Chuck was amazed to know he was still alive, still marking time in this situation. The beatings, stabbings, slicing and chemical burns had stopped, for the time being anyway.
Who could he be talking to now? Not Lt. Colonel Kurt Warner, thought Chuck.
Whoever it was, Epps was afraid of him. That meant someone higher than both Epps and Warner on the pecking order. He had to get that name, and add it to his list. Chuck struggled to bring his mind into a state of full consciousness. He was in the fight of his life and he knew it.
It was a fight he could not physically win, but he might psychically win it, unless they had more tricks up their sleeves.
Whoever the cold bastard was down the end of the phone, he was the sort who would have more ammunition.

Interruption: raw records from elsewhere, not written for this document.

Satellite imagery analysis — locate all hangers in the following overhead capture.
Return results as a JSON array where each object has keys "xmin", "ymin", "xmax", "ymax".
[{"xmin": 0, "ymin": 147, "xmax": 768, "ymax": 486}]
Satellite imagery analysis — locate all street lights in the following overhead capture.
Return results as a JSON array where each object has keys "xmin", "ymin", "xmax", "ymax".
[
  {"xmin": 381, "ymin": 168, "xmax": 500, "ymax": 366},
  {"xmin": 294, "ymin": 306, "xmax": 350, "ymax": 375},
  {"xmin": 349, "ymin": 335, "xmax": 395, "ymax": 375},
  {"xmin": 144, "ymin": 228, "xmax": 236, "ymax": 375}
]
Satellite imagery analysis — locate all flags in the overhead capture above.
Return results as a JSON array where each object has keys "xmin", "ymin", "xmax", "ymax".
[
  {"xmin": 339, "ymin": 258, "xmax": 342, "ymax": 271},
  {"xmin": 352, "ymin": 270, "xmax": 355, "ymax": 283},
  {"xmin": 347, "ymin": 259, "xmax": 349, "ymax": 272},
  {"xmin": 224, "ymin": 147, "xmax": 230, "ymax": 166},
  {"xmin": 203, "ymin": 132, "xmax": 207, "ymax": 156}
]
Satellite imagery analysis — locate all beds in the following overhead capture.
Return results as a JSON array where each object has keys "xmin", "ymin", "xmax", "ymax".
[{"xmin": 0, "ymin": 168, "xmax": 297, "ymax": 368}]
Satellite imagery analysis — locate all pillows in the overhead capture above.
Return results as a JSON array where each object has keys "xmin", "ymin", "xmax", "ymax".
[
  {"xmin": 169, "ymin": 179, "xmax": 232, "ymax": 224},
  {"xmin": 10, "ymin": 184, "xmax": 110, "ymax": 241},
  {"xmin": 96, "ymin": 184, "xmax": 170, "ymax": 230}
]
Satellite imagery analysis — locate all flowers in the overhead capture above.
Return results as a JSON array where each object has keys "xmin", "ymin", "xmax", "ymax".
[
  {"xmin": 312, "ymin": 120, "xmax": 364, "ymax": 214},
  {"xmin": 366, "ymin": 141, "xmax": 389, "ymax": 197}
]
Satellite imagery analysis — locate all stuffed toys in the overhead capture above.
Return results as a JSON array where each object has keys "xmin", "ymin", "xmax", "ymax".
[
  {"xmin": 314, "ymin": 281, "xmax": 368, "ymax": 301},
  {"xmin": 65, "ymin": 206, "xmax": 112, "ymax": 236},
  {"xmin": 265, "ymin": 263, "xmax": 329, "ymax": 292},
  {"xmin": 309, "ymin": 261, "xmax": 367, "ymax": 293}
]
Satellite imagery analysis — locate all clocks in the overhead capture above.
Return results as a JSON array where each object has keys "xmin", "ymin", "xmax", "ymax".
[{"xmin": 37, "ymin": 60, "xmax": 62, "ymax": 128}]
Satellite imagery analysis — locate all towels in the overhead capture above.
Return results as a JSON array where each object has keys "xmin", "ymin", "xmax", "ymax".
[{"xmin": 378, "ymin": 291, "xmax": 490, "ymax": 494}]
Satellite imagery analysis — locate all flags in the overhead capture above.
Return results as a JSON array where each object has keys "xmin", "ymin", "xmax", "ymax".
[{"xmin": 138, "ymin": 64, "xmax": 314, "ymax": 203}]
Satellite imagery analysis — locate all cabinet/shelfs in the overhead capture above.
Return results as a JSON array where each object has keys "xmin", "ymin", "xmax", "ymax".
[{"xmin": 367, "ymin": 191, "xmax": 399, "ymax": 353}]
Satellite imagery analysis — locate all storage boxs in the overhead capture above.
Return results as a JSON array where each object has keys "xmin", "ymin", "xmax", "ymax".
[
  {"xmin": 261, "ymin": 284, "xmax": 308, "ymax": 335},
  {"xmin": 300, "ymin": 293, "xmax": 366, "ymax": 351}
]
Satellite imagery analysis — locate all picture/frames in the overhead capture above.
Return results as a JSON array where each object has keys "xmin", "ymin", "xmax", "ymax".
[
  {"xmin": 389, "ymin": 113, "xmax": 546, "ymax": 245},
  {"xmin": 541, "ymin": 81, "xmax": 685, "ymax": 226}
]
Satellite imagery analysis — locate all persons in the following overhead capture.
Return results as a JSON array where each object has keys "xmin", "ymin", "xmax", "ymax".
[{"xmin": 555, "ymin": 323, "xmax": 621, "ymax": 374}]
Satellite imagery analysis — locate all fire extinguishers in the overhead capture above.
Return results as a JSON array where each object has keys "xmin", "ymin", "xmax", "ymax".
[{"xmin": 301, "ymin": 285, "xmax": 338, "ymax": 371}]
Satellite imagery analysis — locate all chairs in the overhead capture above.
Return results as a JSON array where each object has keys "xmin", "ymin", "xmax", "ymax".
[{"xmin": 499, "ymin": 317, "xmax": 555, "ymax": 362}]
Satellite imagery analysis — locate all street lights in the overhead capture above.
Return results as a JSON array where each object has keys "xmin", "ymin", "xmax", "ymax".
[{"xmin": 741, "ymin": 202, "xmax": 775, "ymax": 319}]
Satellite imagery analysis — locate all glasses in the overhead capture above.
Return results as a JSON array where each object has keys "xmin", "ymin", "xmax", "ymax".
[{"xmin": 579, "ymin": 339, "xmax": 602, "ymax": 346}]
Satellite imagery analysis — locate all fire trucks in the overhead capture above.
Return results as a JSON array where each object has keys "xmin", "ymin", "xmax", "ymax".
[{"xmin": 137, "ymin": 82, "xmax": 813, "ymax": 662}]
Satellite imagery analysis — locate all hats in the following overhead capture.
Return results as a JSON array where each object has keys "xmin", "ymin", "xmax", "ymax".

“I’ll await your arrival, sir.”
“Charles I am truly impressed,” Epps said hanging up the phone. “You may have just cost me my career…”
“I plan on …costing you….your life, colonel Jackass,” Chuck managed to respond in breathless gasps.
Epps snickered.
Chuck managed to look around the room with his remaining good eye.
“Where did your scumbags…go?” he asked.
Epps folded his arms.
“I read in your file you had been a boxer, before you took up surfing,” Epps said.
Chuck spat a gob of blood and teeth out of his mouth. He ignored the colonel.
“Scumbags couldn’t take it huh? Had to get new scumbags, had to call in the second string, see …if they could do a …better job,” Chuck sighed, closing his eyes.
His head lolled off to the side again.
“Get some rest, Charles. You’re going to need it,” Epps said.